Doubling down on fossil fuels is double trouble. The Just Energy Transition Partnerships are important pathways to accelerate the phasing out of coal and scaling up renewables.
But we need much more. That’s why I am pushing so hard for a Climate Solidarity Pact.
A Pact in which all countries make an extra effort to reduce emissions this decade in line with the 1.5-degree goal.
And a Pact to mobilize – together with International Financial Institutions and the private sector — financial and technical support for large emerging economies to accelerate their renewable energy transition.
This is essential to keep the 1.5 degree limit within reach – and for everyone to play their part.
COP27 concludes with much homework and little time.
We are already halfway between the Paris Climate Agreement and the 2030 deadline.

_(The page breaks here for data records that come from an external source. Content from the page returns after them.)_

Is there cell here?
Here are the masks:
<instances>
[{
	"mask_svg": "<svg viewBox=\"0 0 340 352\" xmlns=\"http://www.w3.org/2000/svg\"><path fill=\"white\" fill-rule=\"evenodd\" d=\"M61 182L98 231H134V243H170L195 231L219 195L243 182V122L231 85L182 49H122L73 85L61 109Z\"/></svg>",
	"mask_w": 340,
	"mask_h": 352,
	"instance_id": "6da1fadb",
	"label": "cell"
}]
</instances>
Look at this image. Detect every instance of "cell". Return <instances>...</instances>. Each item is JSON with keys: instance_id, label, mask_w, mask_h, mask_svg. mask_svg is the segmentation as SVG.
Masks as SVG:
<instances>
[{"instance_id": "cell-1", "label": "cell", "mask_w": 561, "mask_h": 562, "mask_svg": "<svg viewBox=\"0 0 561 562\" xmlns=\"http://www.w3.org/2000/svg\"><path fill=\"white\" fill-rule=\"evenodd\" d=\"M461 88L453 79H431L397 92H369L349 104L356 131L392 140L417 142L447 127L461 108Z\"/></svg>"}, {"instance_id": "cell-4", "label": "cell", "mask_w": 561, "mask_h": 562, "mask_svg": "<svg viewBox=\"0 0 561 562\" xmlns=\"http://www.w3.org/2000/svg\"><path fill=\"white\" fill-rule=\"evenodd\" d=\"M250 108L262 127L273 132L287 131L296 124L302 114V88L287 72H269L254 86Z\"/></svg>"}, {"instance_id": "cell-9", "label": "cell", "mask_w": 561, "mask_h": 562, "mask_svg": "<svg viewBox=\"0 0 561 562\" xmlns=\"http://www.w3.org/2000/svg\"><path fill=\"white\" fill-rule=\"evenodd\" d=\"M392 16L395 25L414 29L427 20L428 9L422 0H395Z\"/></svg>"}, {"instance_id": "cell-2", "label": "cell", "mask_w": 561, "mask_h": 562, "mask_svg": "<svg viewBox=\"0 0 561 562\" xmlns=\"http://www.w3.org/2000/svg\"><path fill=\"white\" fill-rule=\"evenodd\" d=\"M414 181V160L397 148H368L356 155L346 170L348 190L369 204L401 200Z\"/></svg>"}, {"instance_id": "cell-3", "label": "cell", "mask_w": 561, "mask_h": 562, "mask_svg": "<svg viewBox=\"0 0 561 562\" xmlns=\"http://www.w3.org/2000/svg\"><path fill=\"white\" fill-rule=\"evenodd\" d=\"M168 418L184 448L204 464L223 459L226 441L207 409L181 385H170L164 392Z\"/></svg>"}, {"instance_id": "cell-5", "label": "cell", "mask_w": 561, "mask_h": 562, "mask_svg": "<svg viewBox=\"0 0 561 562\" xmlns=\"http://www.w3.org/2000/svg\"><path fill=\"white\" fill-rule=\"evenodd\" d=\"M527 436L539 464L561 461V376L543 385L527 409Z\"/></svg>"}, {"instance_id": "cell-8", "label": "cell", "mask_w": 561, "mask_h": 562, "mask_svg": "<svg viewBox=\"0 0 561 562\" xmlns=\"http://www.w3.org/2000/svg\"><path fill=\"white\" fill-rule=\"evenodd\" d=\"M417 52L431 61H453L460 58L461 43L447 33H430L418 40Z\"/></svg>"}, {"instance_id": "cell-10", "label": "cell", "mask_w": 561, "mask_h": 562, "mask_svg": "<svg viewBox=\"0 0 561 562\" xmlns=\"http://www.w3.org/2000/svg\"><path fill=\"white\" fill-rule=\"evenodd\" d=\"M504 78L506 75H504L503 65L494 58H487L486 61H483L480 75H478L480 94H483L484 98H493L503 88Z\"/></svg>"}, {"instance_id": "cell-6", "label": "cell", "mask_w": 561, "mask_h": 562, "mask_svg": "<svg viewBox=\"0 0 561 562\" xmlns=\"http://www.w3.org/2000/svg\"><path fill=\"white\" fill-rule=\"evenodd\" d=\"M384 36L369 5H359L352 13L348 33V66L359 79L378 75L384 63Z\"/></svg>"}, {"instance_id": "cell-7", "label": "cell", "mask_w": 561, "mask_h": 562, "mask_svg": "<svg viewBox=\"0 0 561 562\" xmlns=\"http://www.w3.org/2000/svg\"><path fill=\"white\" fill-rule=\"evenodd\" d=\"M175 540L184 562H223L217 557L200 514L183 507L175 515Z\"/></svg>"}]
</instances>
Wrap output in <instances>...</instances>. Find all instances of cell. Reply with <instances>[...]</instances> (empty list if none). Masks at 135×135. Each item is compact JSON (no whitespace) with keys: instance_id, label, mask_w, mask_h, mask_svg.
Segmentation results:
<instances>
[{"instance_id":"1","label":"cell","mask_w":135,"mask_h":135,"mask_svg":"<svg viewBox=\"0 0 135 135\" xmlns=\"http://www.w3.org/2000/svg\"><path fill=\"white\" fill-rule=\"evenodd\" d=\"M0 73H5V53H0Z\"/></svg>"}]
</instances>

We need all hands on deck to drive justice and ambition.
This also includes ambition to end the suicidal war on nature that is fueling the climate crisis, driving species to extinction and destroying ecosystems.
Next month’s UN Biodiversity Conference is the moment to adopt an ambitious global biodiversity framework for the next decade, drawing from the power of nature-based solutions and the critical role of indigenous communities.
Finally, justice and ambition require the essential voice of civil society.
The most vital energy source in the world is people power. That is why it is so important to understand the human rights dimension of climate action. Climate advocates – led by the moral voice of young people — have kept the agenda moving through the darkest of days. They must be protected. To all of them, I say we share your frustration. But we need you now more than ever.
Unlike the stories from the Sinai peninsula, we cannot wait for a miracle from a mountaintop. It will take each and every one of us fighting in the trenches each and every day. Together, let’s not relent in the fight for climate justice and climate ambition.
We can and must win this battle for our lives.